TACT (TOD-And-Chitchat Transition) is built by augmenting two established TOD corpora -- MultiWOZ 2.2 and SLURP -- with structurally diverse chitchat transitions. Two core dialogue flow types are defined:
| Statistic | TACTMultiWOZ | TACTSLURP |
|---|---|---|
| # Intents | 11 | 50+ |
| # Dialogues | 7,109 | 9,936 |
| # Avg. Turns | 15.04 | 16.42 |
| # Avg. Switch | 1.93 | 2.06 |
| # Avg. Recovery | 0.93 | 1.07 |
| # Unique Flow Types | 11 | 12 |
| Flow Patterns | TCT, CTC, TCTCT, etc. | |
All SFT models are initialized with LLaMA-3.1-8B-Instruct and trained for 3 epochs with a learning rate of 1e-5 and batch size of 256. Four methods are compared: ICL (zero-shot and few-shot with GPT-4o), SFT, SFT-DPO, and a generative-classifier-based Pipeline.

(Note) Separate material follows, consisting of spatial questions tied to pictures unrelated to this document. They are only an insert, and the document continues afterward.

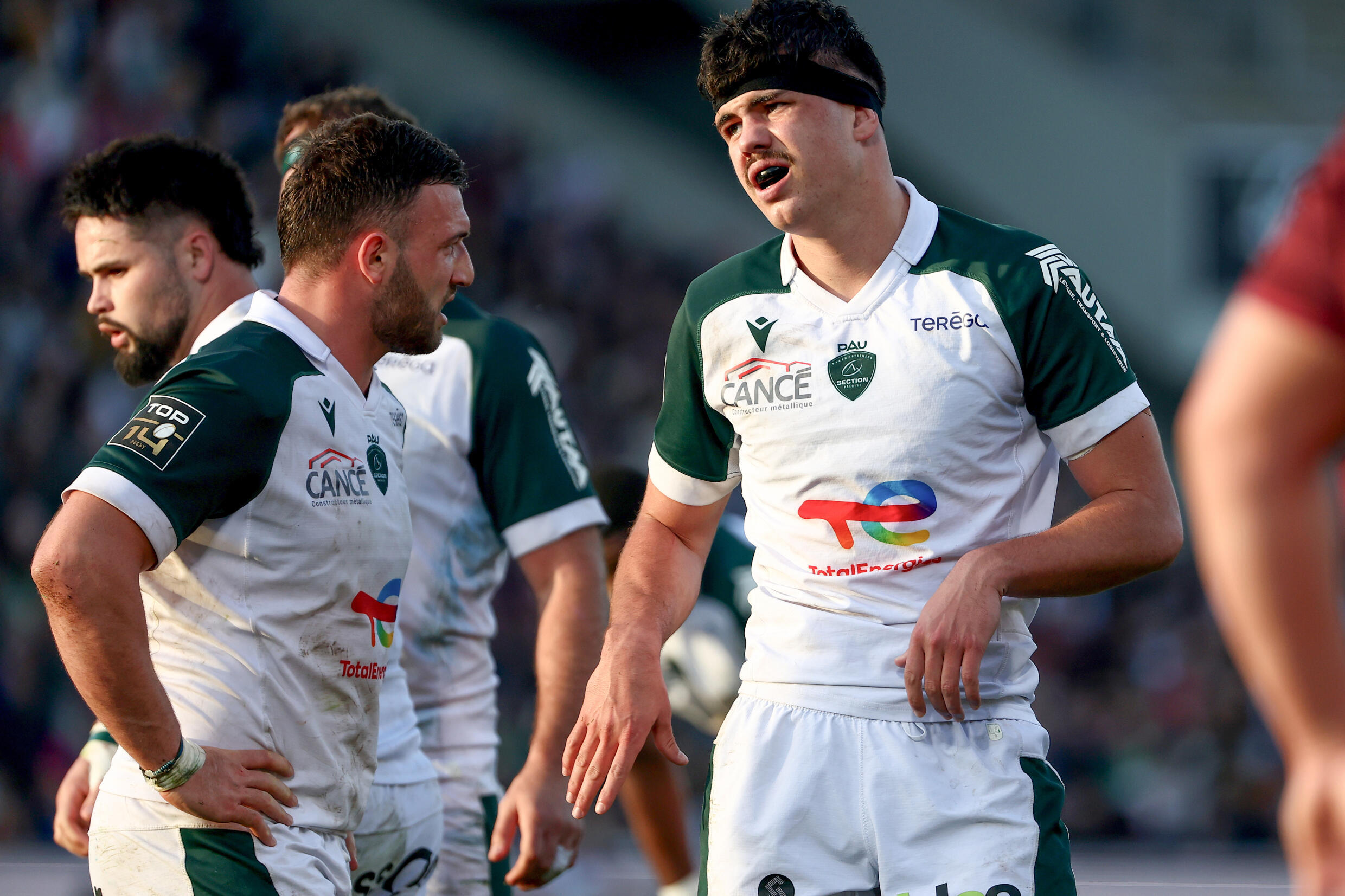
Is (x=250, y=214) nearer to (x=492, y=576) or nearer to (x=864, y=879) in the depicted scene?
(x=492, y=576)

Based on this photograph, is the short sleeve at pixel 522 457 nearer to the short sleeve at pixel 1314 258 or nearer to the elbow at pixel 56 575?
the elbow at pixel 56 575

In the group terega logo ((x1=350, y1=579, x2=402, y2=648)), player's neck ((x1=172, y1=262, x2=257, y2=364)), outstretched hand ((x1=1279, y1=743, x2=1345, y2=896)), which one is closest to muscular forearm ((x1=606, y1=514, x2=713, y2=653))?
terega logo ((x1=350, y1=579, x2=402, y2=648))

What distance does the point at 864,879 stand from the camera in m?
2.84

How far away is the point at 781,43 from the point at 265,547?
153 cm

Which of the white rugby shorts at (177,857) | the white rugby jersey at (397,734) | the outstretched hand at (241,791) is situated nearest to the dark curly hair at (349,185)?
the white rugby jersey at (397,734)

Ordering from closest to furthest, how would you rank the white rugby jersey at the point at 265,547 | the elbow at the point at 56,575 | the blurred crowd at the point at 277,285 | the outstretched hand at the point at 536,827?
the elbow at the point at 56,575 < the white rugby jersey at the point at 265,547 < the outstretched hand at the point at 536,827 < the blurred crowd at the point at 277,285

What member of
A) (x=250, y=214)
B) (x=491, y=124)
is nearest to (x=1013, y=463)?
(x=250, y=214)

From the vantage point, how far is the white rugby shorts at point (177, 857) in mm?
2729

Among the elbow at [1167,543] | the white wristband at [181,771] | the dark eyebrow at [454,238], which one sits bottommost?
the white wristband at [181,771]

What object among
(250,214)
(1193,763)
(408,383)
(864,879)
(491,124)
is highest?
(491,124)

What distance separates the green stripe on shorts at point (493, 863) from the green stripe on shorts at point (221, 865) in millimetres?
1280

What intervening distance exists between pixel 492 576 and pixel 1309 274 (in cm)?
304

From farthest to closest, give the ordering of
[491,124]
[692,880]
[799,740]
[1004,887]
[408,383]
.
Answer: [491,124]
[692,880]
[408,383]
[799,740]
[1004,887]

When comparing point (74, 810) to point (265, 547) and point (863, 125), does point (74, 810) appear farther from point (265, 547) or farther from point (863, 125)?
point (863, 125)
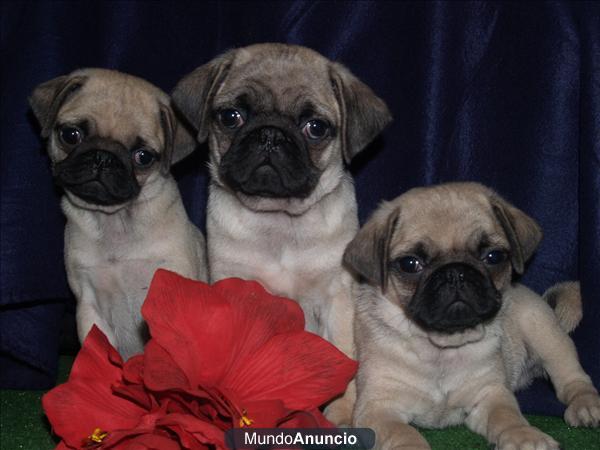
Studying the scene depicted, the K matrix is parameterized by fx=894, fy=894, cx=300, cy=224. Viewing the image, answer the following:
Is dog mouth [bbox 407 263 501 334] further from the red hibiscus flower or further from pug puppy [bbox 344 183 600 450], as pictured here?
the red hibiscus flower

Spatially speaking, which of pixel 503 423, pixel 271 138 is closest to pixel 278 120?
pixel 271 138

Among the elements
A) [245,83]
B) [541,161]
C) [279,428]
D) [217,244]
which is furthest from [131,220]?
[541,161]

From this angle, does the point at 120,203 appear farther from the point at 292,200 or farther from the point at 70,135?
the point at 292,200

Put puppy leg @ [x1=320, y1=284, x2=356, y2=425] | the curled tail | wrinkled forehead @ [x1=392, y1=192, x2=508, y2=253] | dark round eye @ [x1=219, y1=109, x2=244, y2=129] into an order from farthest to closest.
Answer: the curled tail, puppy leg @ [x1=320, y1=284, x2=356, y2=425], dark round eye @ [x1=219, y1=109, x2=244, y2=129], wrinkled forehead @ [x1=392, y1=192, x2=508, y2=253]

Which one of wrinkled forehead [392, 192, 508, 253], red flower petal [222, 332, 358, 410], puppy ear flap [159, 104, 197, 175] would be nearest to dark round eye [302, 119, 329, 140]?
wrinkled forehead [392, 192, 508, 253]

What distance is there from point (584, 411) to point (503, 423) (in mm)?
669

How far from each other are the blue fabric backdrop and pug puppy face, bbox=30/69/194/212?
0.49 metres

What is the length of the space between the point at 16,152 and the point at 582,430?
390 centimetres

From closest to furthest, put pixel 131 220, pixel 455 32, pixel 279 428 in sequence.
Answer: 1. pixel 279 428
2. pixel 131 220
3. pixel 455 32

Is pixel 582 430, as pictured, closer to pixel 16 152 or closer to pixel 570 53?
pixel 570 53

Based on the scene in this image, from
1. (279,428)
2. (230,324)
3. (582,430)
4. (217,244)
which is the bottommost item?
(582,430)

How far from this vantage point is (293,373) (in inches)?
157

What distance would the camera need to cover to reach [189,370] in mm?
3836

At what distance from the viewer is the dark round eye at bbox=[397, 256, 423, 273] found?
4.82m
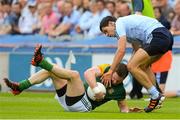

| Method | Mode Sel. Acc. | Mode Sel. F1 | Intent Acc./turn | Joint Acc./turn | Joint Acc./dlg | Switch Att. | Switch Suc. | Recov. Att. | Recov. Suc. | Chitchat Win-Rate |
|---|---|---|---|---|---|---|---|---|---|---|
| ICL-ZS | 90.46 | 86.21 | 87.57 | 85.01 | 30.00 | 0.879 | 0.374 | 0.880 | 0.099 | - |
| ICL-FS | 91.45 | 88.98 | 84.09 | 86.89 | 36.76 | 1.577 | 0.865 | 1.571 | 0.652 | - |
| SFT | 98.95 | 98.50 | 96.35 | 96.41 | 75.59 | 1.322 | 1.300 | 0.977 | 0.856 | 23.16 |
| SFT-DPO | 98.82 | 98.32 | 96.03 | 96.21 | 75.74 | 1.343 | 1.322 | 0.977 | 0.859 | 40.86 |
| Pipeline | 98.95 | 98.50 | 96.35 | 96.41 | 75.59 | 1.322 | 1.300 | 0.977 | 0.856 | 24.32 |
Human annotators (10 evaluators) assessed DPO vs. GPT-4o (few-shot) on 77 dialogues without a tie option:
| Criterion | DPO Win % | DPO Lose % |
|---|---|---|
| Sensibleness | 71.4 | 28.6 |
| Specificity | 77.9 | 22.1 |
| Interestingness | 71.4 | 28.6 |
| Transition Naturalness | 81.9 | 18.2 |
| Overall | 70.1 | 14.3 |
Only the TACT-trained agent achieves non-zero transition-aware scores. Models trained on FusedChat and InterfereChat produce zero switch and recovery attempts due to their lack of multi-turn transition structures:
| Training Set | Avg. Joint Acc./turn | Avg. Joint Acc./dlg | Switch Att. | Switch Suc. | Recov. Suc. |
|---|---|---|---|---|---|
| FusedChat | 92.25 | 56.13 | 0.000 | 0.000 | - |
| InterfereChat | 84.82 | 35.39 | 0.000 | 0.000 | - |
| TACTMultiWOZ | 92.11 | 58.60 | 1.322 | 1.300 | 0.856 |
Real-world deployed dialogue systems frequently encounter users who shift between task-oriented requests and casual conversation within a single session. TACT is the first dataset to model this conversational fluidity with structurally diverse, multi-turn transitions and recoverable dialogue structures. By combining TACT's diverse training data with preference optimization via DPO, the resulting agent learns soft conversational skills -- engagement, flow continuity, and transition smoothness -- that go beyond mere response accuracy. The open-source dataset (HuggingFace) and code (GitHub) pave the way for building more autonomous and predictive conversational agents.